▸ Request
Go through the listing and set it down exactly, leaving out its pictures.

==== The records

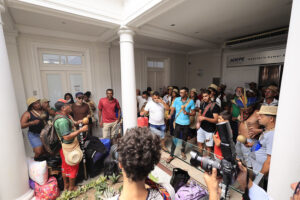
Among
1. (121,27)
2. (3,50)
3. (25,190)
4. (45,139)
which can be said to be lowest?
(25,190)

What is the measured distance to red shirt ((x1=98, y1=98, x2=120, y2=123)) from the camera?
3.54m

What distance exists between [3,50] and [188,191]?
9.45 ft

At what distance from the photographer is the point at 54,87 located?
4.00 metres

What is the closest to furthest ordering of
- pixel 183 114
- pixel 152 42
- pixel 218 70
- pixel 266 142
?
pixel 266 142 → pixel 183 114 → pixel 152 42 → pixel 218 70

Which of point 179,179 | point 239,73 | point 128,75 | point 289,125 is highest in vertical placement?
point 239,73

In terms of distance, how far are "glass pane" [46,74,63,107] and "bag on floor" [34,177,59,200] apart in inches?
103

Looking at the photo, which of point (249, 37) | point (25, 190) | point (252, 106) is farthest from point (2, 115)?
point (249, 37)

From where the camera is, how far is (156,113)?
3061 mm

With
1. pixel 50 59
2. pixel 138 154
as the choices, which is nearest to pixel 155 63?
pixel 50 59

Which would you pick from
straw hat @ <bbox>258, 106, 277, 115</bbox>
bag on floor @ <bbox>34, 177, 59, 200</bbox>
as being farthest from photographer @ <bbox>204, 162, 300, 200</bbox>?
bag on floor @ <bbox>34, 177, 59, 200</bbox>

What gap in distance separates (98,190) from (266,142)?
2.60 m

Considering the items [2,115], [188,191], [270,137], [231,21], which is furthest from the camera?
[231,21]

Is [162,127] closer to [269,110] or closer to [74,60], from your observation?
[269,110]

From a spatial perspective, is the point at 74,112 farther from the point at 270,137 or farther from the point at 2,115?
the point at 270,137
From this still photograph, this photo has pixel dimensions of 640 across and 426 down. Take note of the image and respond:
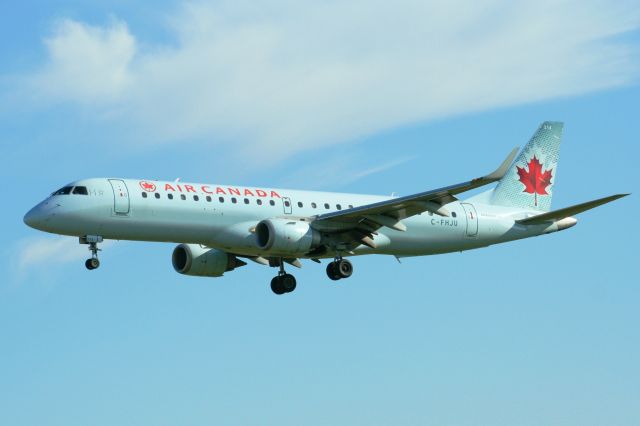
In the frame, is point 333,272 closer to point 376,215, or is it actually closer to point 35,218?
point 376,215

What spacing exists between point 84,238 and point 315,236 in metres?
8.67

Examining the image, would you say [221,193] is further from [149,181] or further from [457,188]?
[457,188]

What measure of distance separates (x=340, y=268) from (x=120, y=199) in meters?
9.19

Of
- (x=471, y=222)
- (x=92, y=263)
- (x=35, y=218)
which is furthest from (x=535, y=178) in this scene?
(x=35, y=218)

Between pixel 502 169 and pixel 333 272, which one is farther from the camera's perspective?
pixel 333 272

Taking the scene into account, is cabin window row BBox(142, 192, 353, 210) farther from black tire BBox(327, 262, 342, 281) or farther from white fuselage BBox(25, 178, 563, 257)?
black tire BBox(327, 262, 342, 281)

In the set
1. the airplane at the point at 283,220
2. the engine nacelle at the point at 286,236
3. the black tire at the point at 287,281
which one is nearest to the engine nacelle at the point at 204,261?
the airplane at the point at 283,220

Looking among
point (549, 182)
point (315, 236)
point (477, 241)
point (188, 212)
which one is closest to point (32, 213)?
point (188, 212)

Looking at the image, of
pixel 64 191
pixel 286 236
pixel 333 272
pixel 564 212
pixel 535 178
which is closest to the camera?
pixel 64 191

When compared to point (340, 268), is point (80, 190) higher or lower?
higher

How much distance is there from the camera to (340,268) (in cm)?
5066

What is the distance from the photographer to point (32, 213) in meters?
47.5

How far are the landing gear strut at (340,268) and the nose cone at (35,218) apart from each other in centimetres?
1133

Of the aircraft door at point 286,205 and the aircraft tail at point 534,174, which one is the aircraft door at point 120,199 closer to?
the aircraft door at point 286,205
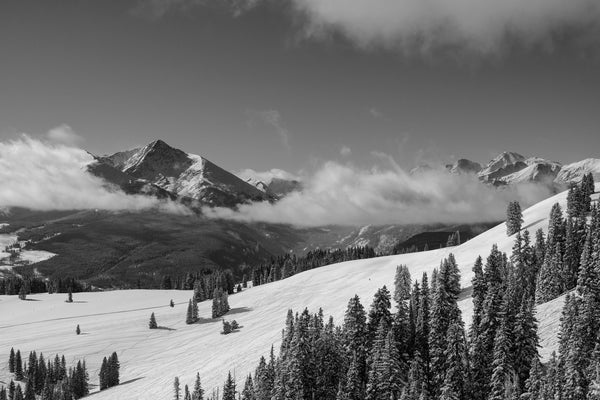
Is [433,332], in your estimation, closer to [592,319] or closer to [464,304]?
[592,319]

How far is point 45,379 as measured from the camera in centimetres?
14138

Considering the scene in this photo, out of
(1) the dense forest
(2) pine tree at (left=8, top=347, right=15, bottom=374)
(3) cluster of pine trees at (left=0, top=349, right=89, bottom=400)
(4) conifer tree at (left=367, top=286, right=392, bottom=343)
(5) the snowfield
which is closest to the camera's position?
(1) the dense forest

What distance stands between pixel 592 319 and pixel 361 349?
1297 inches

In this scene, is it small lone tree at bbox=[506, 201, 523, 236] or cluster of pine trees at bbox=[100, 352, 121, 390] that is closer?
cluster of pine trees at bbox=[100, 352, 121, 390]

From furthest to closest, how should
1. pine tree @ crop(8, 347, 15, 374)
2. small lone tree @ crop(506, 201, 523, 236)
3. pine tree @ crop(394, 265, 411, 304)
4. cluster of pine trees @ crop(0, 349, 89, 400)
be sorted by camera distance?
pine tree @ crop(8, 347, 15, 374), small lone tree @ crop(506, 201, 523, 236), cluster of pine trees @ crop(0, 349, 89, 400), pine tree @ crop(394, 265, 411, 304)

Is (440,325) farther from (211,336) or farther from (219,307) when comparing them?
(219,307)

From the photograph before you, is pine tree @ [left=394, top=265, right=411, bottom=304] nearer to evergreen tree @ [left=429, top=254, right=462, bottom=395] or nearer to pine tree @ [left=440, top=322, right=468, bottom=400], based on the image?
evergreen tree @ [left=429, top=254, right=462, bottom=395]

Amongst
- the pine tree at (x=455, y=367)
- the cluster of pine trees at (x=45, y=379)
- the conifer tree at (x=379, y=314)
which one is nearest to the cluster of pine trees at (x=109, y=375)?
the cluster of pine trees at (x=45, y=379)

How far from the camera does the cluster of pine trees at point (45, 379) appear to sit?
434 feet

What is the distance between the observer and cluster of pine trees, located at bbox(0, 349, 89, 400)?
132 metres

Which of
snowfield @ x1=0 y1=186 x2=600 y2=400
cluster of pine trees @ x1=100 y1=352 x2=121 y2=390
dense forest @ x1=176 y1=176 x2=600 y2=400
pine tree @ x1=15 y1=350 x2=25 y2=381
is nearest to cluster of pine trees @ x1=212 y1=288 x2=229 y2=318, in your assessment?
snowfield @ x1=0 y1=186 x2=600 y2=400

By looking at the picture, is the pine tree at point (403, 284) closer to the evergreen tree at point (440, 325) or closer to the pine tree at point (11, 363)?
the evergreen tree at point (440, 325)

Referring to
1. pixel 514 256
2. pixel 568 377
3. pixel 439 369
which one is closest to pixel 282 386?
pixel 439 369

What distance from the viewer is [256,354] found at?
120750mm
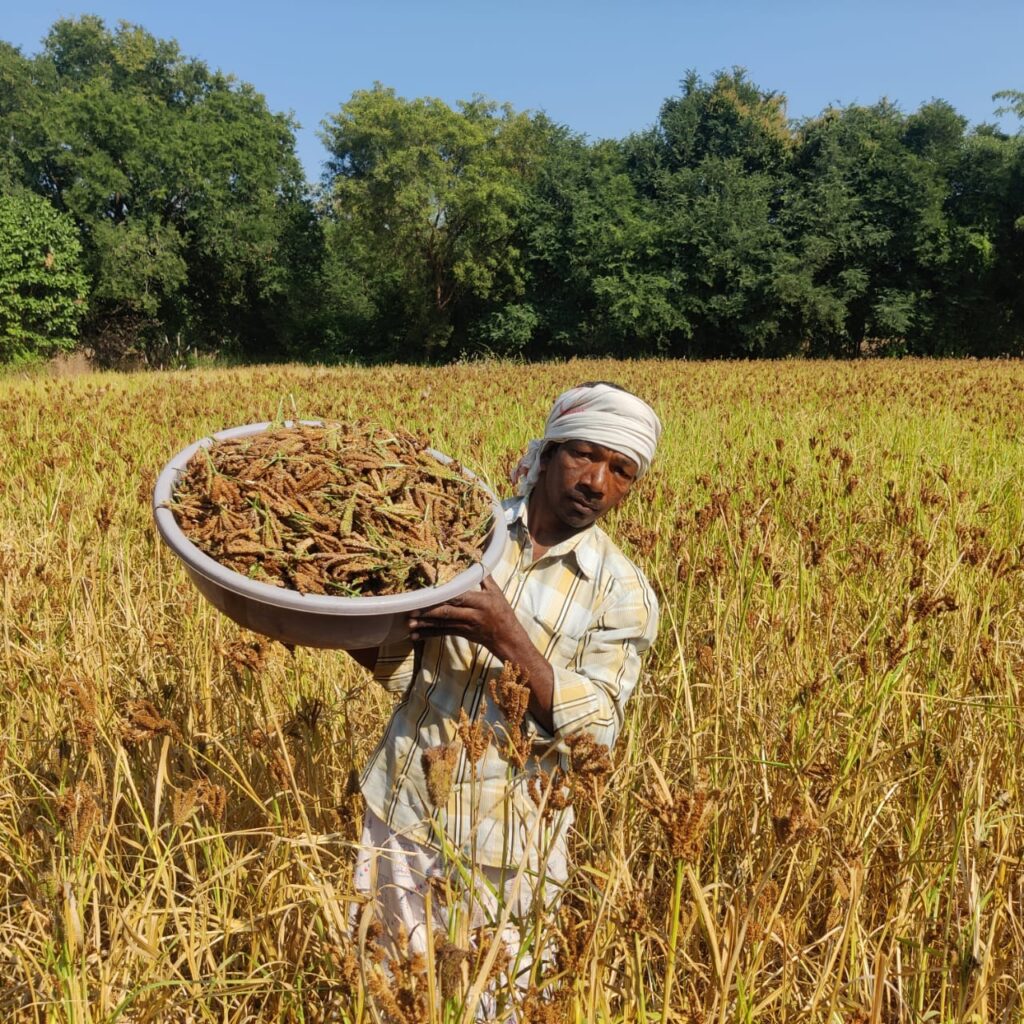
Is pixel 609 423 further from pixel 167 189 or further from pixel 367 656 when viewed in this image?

========

▸ Answer in full
Among
1. (121,27)
2. (3,50)
3. (25,190)
4. (45,139)
which can be said to be lowest?
(25,190)

What is the measured distance to red shirt ((x1=98, y1=98, x2=120, y2=123)) from the camera?
3.54m

What distance exists between [3,50] and [188,191]?
9.45 ft

At what distance from the photographer is the point at 54,87 located?
4.00 metres

What is the closest to furthest ordering of
- pixel 183 114
- pixel 152 42
- pixel 218 70
- pixel 266 142
?
pixel 266 142 → pixel 183 114 → pixel 152 42 → pixel 218 70

Which of point 179,179 | point 239,73 | point 128,75 | point 289,125 is highest in vertical placement?
point 239,73

In terms of distance, how far are "glass pane" [46,74,63,107] and "bag on floor" [34,177,59,200] apart in inches?
103

Looking at the photo, which of point (249, 37) | point (25, 190) | point (252, 106) is farthest from point (2, 115)?
point (249, 37)

From where the camera is, how far is (156,113)?
3061 mm

With
1. pixel 50 59
2. pixel 138 154
as the choices, which is nearest to pixel 155 63?
pixel 50 59

Which would you pick from
straw hat @ <bbox>258, 106, 277, 115</bbox>
bag on floor @ <bbox>34, 177, 59, 200</bbox>
as being farthest from photographer @ <bbox>204, 162, 300, 200</bbox>?
bag on floor @ <bbox>34, 177, 59, 200</bbox>

What gap in distance separates (98,190) from (266,142)?
2.60 m

Considering the items [2,115], [188,191], [270,137], [231,21], which is furthest from the camera?
[231,21]

Is [162,127] closer to [269,110] or closer to [74,60], from your observation?
[269,110]

From a spatial perspective, is the point at 74,112 farther from the point at 270,137 or farther from the point at 2,115?
the point at 270,137
From this still photograph, this photo has pixel dimensions of 640 across and 426 down. Take note of the image and respond:
In the frame, is point 333,272 closer to point 376,215, or is it actually closer to point 35,218?
point 376,215

What spacing exists between point 84,238 and point 315,236 in metres?
8.67

Examining the image, would you say [221,193] is further from [149,181] or further from [457,188]?
[457,188]

What measure of distance separates (x=340, y=268) from (x=120, y=199) in meters?
9.19

Of
- (x=471, y=222)
- (x=92, y=263)
- (x=35, y=218)
which is furthest from (x=535, y=178) in this scene?
(x=35, y=218)

Between pixel 502 169 and pixel 333 272, which one is farther from the camera's perspective?
pixel 333 272

Taking the scene into account, is cabin window row BBox(142, 192, 353, 210) farther from black tire BBox(327, 262, 342, 281) or farther from white fuselage BBox(25, 178, 563, 257)?
black tire BBox(327, 262, 342, 281)

In the set
1. the airplane at the point at 283,220
2. the engine nacelle at the point at 286,236
3. the black tire at the point at 287,281
which one is nearest to the engine nacelle at the point at 204,261?
the airplane at the point at 283,220

Looking among
point (549, 182)
point (315, 236)
point (477, 241)
point (188, 212)
which one is closest to point (32, 213)?
point (188, 212)

Looking at the image, of
pixel 64 191
pixel 286 236
pixel 333 272
pixel 564 212
pixel 535 178
which is closest to the camera?
pixel 64 191

When compared to point (340, 268), is point (80, 190) higher or lower?
higher

How much distance is there from the camera to (340,268) (in cm)?
5066

What is the distance from the photographer to point (32, 213) in meters?
47.5

How far are the landing gear strut at (340,268) and the nose cone at (35,218) apart from each other in centimetres?
1133

Of the aircraft door at point 286,205 and the aircraft tail at point 534,174, which one is the aircraft door at point 120,199 closer to?
the aircraft door at point 286,205
Is [433,332], in your estimation, closer to [592,319] or closer to [464,304]?
[592,319]

How far is point 45,379 as measured from the camera in centimetres?
14138

Considering the scene in this photo, out of
(1) the dense forest
(2) pine tree at (left=8, top=347, right=15, bottom=374)
(3) cluster of pine trees at (left=0, top=349, right=89, bottom=400)
(4) conifer tree at (left=367, top=286, right=392, bottom=343)
(5) the snowfield
which is closest to the camera's position?
(1) the dense forest

What distance stands between pixel 592 319 and pixel 361 349?
1297 inches

In this scene, is it small lone tree at bbox=[506, 201, 523, 236] or cluster of pine trees at bbox=[100, 352, 121, 390] that is closer?
cluster of pine trees at bbox=[100, 352, 121, 390]

From furthest to closest, how should
1. pine tree @ crop(8, 347, 15, 374)
2. small lone tree @ crop(506, 201, 523, 236)
3. pine tree @ crop(394, 265, 411, 304)
4. cluster of pine trees @ crop(0, 349, 89, 400)
be sorted by camera distance?
pine tree @ crop(8, 347, 15, 374), small lone tree @ crop(506, 201, 523, 236), cluster of pine trees @ crop(0, 349, 89, 400), pine tree @ crop(394, 265, 411, 304)

Is (440,325) farther from (211,336) or farther from (219,307) when comparing them?
(219,307)

From the photograph before you, is pine tree @ [left=394, top=265, right=411, bottom=304] nearer to evergreen tree @ [left=429, top=254, right=462, bottom=395] or nearer to pine tree @ [left=440, top=322, right=468, bottom=400], based on the image?
evergreen tree @ [left=429, top=254, right=462, bottom=395]

Amongst
- the pine tree at (x=455, y=367)
- the cluster of pine trees at (x=45, y=379)
- the conifer tree at (x=379, y=314)
which one is nearest to the cluster of pine trees at (x=109, y=375)?
the cluster of pine trees at (x=45, y=379)

How far from the camera does the cluster of pine trees at point (45, 379) appear to sit?
434 feet

What is the distance between the observer and cluster of pine trees, located at bbox(0, 349, 89, 400)?
132 metres

Which of
snowfield @ x1=0 y1=186 x2=600 y2=400
cluster of pine trees @ x1=100 y1=352 x2=121 y2=390
dense forest @ x1=176 y1=176 x2=600 y2=400
pine tree @ x1=15 y1=350 x2=25 y2=381
is nearest to cluster of pine trees @ x1=212 y1=288 x2=229 y2=318, in your assessment?
snowfield @ x1=0 y1=186 x2=600 y2=400

By looking at the picture, is the pine tree at point (403, 284) closer to the evergreen tree at point (440, 325) or closer to the pine tree at point (11, 363)?
the evergreen tree at point (440, 325)

Referring to
1. pixel 514 256
2. pixel 568 377
3. pixel 439 369
which one is closest to pixel 282 386?
pixel 439 369

What distance from the viewer is [256,354] found at?
120750mm
Is pixel 609 423 further from pixel 167 189 or further from pixel 367 656 when viewed in this image?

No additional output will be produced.